Mas afinal o que é a agricultura biológica? Este tipo de agricultura assenta nos princípios da qualidade ambiental, protegendo os recursos naturais e facilitando o equilíbrio nutritivo. Ou seja, a agricultura biológica não utiliza químicos e fertilizantes que não sejam naturais, promovendo assim uma não contaminação dos solos e dos lençóis de água, deixando o solo no seu estado mais rico e fértil. Esta agricultura estimula o equilíbrio e biodiversidade, através da rotação de culturas, adubos ecológicos, combate de pragas e doenças de modo biológico. Assiste-se, assim, a uma interacção equilibrada entre solo/espécies vegetais/produção animal/Homem. O objectivo principal deste tipo de agricultura é produzir algo que seja benéfico tanto para o ser humano como para o meio ambiente, não gerando qualquer tipo de poluição.

Contudo, esta prática sustentável tem vantagens e desvantagens. Como vantagens temos: Ausência de pesticidas e fertilizantes químicos; Promove a biodiversidade; Promove o emprego, pois este tipo de agricultura necessita de alguma mão-de-obra; Diminuição das contaminações de águas subterrâneas e dos solos pelo uso de químicos; Melhoria da qualidade do ar, da água e do solo; Alimentos mais ricos e nutritivos. Como desvantagens temos: aparência do produto pode não ser a mais chamativa (brilho, tamanho, entre outros), apesar do enorme valor nutritivo; A durabilidade da conservação do produto, também, é mais reduzido; Custos de produção mais caros, logo os produtos também são mais caros.

Apesar de todas estas desvantagens, a verdade é que se tem assistido a um aumento desta prática por toda a Região, desde 1997. As ilhas com maior peso nesta área são: Terceira, S. Jorge e S. Miguel, com cerca de 66,5ha em 2006. As pastagens, os frutos secos e a horticultura detêm o maior peso desta prática sustentável.

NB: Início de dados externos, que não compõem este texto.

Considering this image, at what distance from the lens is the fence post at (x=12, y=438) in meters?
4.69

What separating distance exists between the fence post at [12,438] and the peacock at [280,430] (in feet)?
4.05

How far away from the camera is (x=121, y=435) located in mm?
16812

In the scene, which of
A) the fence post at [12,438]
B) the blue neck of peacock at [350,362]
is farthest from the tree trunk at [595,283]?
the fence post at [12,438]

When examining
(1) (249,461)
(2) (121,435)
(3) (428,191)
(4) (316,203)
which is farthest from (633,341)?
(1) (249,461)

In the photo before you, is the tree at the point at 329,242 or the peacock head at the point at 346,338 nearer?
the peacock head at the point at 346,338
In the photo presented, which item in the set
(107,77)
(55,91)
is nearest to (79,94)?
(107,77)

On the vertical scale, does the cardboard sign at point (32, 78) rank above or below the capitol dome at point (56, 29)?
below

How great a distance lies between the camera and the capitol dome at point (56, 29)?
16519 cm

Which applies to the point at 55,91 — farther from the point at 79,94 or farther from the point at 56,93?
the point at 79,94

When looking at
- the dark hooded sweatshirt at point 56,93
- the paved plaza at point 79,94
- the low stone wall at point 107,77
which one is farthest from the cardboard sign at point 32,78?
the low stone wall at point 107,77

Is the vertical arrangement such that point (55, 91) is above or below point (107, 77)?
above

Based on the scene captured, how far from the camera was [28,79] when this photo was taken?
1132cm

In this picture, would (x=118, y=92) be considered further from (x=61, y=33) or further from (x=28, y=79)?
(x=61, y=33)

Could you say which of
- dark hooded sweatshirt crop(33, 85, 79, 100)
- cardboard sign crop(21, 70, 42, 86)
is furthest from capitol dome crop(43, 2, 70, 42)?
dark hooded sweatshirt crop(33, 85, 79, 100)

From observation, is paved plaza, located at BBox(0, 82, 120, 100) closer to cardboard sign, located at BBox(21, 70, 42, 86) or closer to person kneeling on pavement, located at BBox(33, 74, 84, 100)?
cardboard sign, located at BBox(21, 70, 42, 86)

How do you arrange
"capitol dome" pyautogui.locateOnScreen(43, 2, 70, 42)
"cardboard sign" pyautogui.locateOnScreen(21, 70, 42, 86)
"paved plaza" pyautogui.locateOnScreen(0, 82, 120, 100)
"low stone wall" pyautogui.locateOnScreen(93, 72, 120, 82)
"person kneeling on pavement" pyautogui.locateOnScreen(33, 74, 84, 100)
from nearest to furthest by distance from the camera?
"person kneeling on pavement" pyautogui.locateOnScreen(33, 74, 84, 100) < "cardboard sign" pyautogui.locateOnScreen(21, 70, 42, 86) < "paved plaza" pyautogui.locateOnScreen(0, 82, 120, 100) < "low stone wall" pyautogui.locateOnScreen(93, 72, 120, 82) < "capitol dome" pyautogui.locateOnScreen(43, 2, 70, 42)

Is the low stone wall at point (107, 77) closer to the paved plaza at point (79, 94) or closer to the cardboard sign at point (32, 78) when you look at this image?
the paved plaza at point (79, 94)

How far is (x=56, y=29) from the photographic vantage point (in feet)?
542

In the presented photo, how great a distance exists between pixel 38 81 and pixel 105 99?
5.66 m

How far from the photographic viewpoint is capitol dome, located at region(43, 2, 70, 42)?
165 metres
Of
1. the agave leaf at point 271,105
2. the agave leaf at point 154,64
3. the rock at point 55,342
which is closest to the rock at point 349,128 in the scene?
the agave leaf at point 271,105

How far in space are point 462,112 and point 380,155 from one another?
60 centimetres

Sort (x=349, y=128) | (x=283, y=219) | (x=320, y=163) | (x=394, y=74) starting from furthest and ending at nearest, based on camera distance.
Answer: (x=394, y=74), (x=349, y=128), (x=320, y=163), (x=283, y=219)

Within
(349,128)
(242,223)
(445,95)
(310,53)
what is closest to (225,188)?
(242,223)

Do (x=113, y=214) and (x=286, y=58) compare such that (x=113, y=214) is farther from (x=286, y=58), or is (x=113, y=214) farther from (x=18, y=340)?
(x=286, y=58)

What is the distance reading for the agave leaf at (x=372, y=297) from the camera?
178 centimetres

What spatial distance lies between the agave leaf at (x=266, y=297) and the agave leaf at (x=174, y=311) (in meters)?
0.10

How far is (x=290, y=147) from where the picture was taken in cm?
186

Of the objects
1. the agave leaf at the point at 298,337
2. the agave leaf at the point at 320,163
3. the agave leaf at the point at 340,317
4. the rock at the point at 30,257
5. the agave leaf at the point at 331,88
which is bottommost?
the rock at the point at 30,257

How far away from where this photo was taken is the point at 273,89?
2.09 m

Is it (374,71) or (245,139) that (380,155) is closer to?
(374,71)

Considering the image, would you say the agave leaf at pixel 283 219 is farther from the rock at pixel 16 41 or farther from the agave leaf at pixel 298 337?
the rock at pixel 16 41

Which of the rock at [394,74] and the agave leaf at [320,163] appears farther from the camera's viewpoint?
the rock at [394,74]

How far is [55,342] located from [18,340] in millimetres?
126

Sem dúvida que os Açores possuem uma enorme potencialidade para este tipo de agricultura devido à qualidade do solo e as condições climatéricas amenas, com precipitação durante todo o ano. Existem inúmeras explorações em S. Miguel e um destes exemplos mais marcantes é a Quinta Estrela em Rabo de Peixe, com uma áreas de 1ha. A produção baseia-se essencialmente em produtos hortícolas e citrinos, ervas aromáticas e amendoim. Outro grande exemplo é a Quinta do Priôlo, com cerca de 25ha, em Ponta Delgada. Para além de produtos hortícolas, têm também plantas decorativas e animais. Esta quinta funciona como horta pedagógica e promove a educação ambiental para crianças e jovens.

A Escola Profissional Monsenhor João Maurício de Amaral Ferreira alia-se a esta prática ambiental, tendo em conta o seu projecto Eco-Escolas, e cria a primeira horta biológica que será “inaugurada” em Março deste ano. Esta horta biológica irá produzir diversos produtos hortícolas de um modo natural e sustentável, tendo em consideração os ciclos biológicos e a qualidade alimentar dos formandos da Escola. A Escola Profissional orgulha-se de inovar e de apostar naquilo que faz a diferença. O futuro começa agora!